◆ **WRITTEN PROBLEM 1**: Please transcribe the passage of the flow-simulation extract between "In the primary" and "liquid solvent floods).", inclusive.
◆ **WRITTEN PROBLEM 2**: Render this sentence from the flow-simulation extract in Spanish: "For this reason, a variety of supplemental recovery techniques are used to improve the displacement or recovery of oil from the reservoir rock."

1. Field of the Invention
This disclosure relates generally to numerical models for computer simulation of flow in a porous medium. More particularly, a method for simulating flow when a low viscosity fluid is injected into a formation containing more viscous resident fluid is provided, when viscous fingering and channeling of the injected fluid becomes important.
2. Background
This section is intended to introduce the reader to various aspects of the art, which may be associated with exemplary embodiments of the present invention, which are described and/or claimed below. This discussion is believed to be helpful in providing the reader with information to facilitate a better understanding of particular aspects of the present disclosure. Accordingly, it should be understood that these statements are to be read in this light, and not necessarily as admissions of prior art.
In the primary recovery of oil from a subterranean, oil-bearing formation or reservoir, it is usually possible to recover only a limited proportion of the original oil present in the reservoir. For this reason, a variety of supplemental recovery techniques are used to improve the displacement or recovery of oil from the reservoir rock. These techniques can be generally classified as thermal recovery methods (such as steam injection operations) and a-thermal recovery methods. A-thermal methods can involve injecting either immiscible fluids (e.g., water floods) or miscible fluids (e.g., CO2 floods or liquid solvent floods).

◆ **Stored records**:

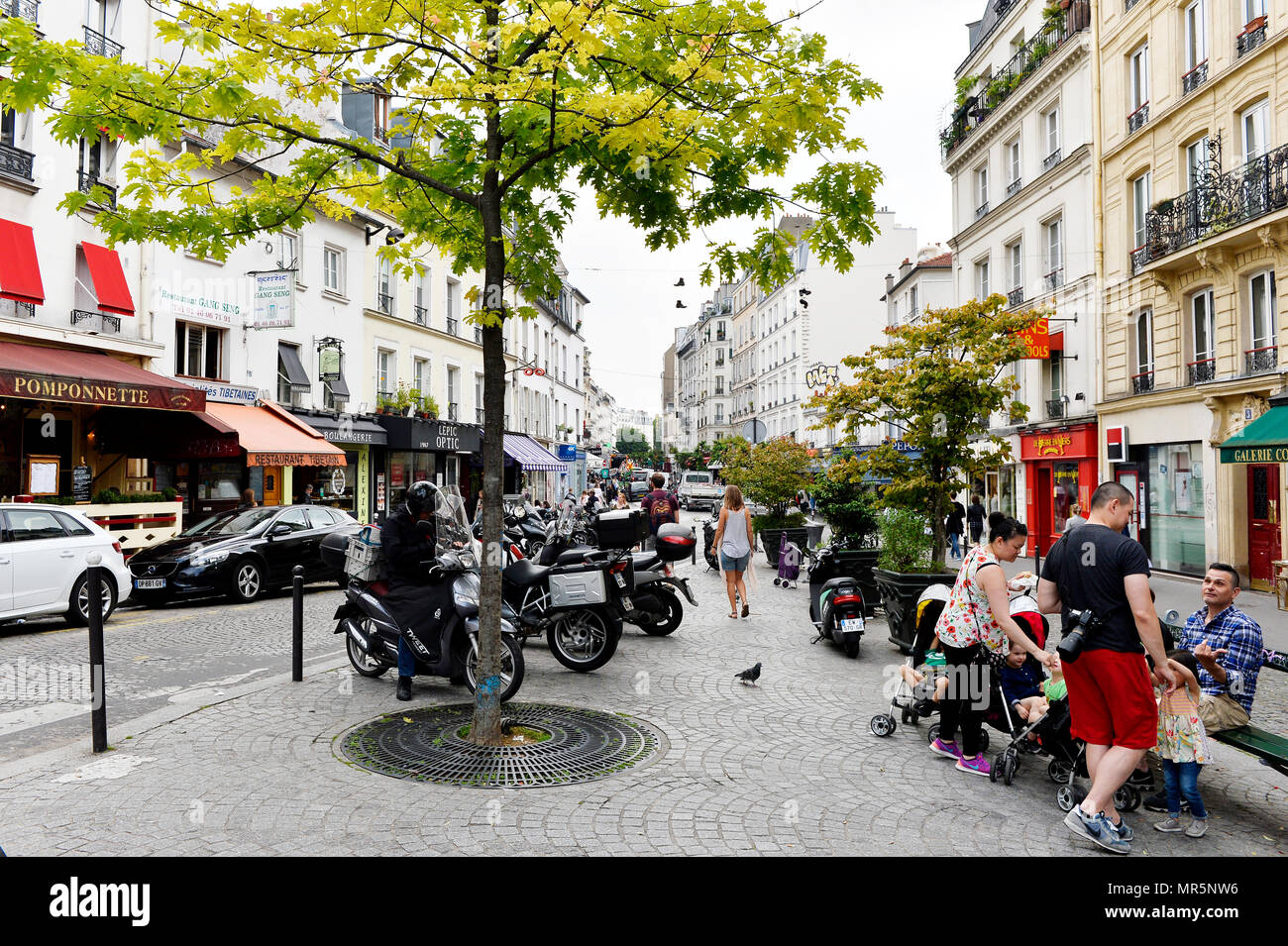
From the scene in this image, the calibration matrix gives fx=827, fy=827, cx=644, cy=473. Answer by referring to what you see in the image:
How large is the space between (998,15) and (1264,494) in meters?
17.4

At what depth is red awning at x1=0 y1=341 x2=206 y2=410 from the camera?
12641mm

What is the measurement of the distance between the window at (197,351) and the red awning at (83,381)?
1893 millimetres

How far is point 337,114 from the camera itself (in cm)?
2506

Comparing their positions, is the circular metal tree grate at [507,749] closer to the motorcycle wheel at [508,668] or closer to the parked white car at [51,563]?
the motorcycle wheel at [508,668]

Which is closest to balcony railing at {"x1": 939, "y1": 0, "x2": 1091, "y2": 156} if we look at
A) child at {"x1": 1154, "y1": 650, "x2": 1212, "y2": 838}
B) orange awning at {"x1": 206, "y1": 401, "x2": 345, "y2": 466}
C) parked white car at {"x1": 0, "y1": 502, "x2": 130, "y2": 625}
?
orange awning at {"x1": 206, "y1": 401, "x2": 345, "y2": 466}

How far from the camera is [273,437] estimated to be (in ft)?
59.5

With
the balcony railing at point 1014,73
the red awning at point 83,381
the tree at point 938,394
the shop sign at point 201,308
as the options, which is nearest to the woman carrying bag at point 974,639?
the tree at point 938,394

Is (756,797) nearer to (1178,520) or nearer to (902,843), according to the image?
(902,843)

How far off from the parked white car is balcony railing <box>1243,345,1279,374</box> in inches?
718

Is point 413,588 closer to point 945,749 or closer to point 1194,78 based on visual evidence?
point 945,749

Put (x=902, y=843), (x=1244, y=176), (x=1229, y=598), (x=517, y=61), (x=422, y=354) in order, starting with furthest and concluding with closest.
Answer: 1. (x=422, y=354)
2. (x=1244, y=176)
3. (x=517, y=61)
4. (x=1229, y=598)
5. (x=902, y=843)

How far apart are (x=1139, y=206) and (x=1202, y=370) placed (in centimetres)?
454

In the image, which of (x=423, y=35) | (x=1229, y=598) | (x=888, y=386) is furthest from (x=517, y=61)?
(x=888, y=386)

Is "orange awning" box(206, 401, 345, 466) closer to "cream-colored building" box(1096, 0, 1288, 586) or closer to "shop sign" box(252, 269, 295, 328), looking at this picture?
"shop sign" box(252, 269, 295, 328)
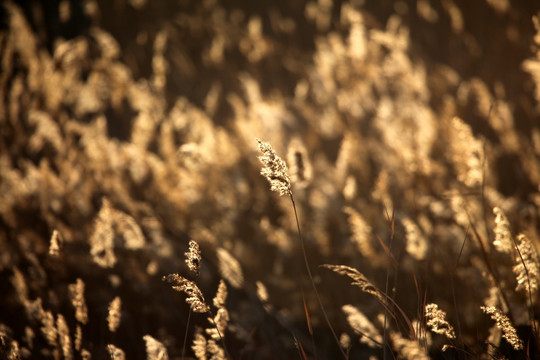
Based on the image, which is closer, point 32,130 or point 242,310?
point 242,310

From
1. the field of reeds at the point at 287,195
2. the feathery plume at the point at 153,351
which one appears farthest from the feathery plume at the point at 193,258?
the feathery plume at the point at 153,351

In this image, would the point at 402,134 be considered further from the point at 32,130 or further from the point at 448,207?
the point at 32,130

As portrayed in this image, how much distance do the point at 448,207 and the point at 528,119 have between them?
1.26m

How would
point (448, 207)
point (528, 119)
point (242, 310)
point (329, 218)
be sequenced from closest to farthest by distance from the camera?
1. point (242, 310)
2. point (448, 207)
3. point (329, 218)
4. point (528, 119)

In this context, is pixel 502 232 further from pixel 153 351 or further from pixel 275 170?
pixel 153 351

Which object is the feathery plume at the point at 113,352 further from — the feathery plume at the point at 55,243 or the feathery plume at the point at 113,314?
the feathery plume at the point at 55,243

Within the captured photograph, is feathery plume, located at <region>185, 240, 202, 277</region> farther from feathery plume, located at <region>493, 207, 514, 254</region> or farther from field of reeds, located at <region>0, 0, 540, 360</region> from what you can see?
feathery plume, located at <region>493, 207, 514, 254</region>

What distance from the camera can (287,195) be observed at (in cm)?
125

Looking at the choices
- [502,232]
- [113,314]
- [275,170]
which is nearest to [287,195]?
[275,170]

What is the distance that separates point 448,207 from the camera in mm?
2406

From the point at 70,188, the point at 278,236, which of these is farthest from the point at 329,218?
the point at 70,188

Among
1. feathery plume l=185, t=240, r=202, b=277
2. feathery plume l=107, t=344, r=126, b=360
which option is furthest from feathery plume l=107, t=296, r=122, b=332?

◆ **WORKED ANSWER 1**:
In the primary recovery of oil from a subterranean, oil-bearing formation or reservoir, it is usually possible to recover only a limited proportion of the original oil present in the reservoir. For this reason, a variety of supplemental recovery techniques are used to improve the displacement or recovery of oil from the reservoir rock. These techniques can be generally classified as thermal recovery methods (such as steam injection operations) and a-thermal recovery methods. A-thermal methods can involve injecting either immiscible fluids (e.g., water floods) or miscible fluids (e.g., CO2 floods or liquid solvent floods).

◆ **WORKED ANSWER 2**: Por esta razón, se utilizan diversas técnicas de recuperación suplementaria para mejorar el desplazamiento o la recuperación del petróleo de la roca del yacimiento.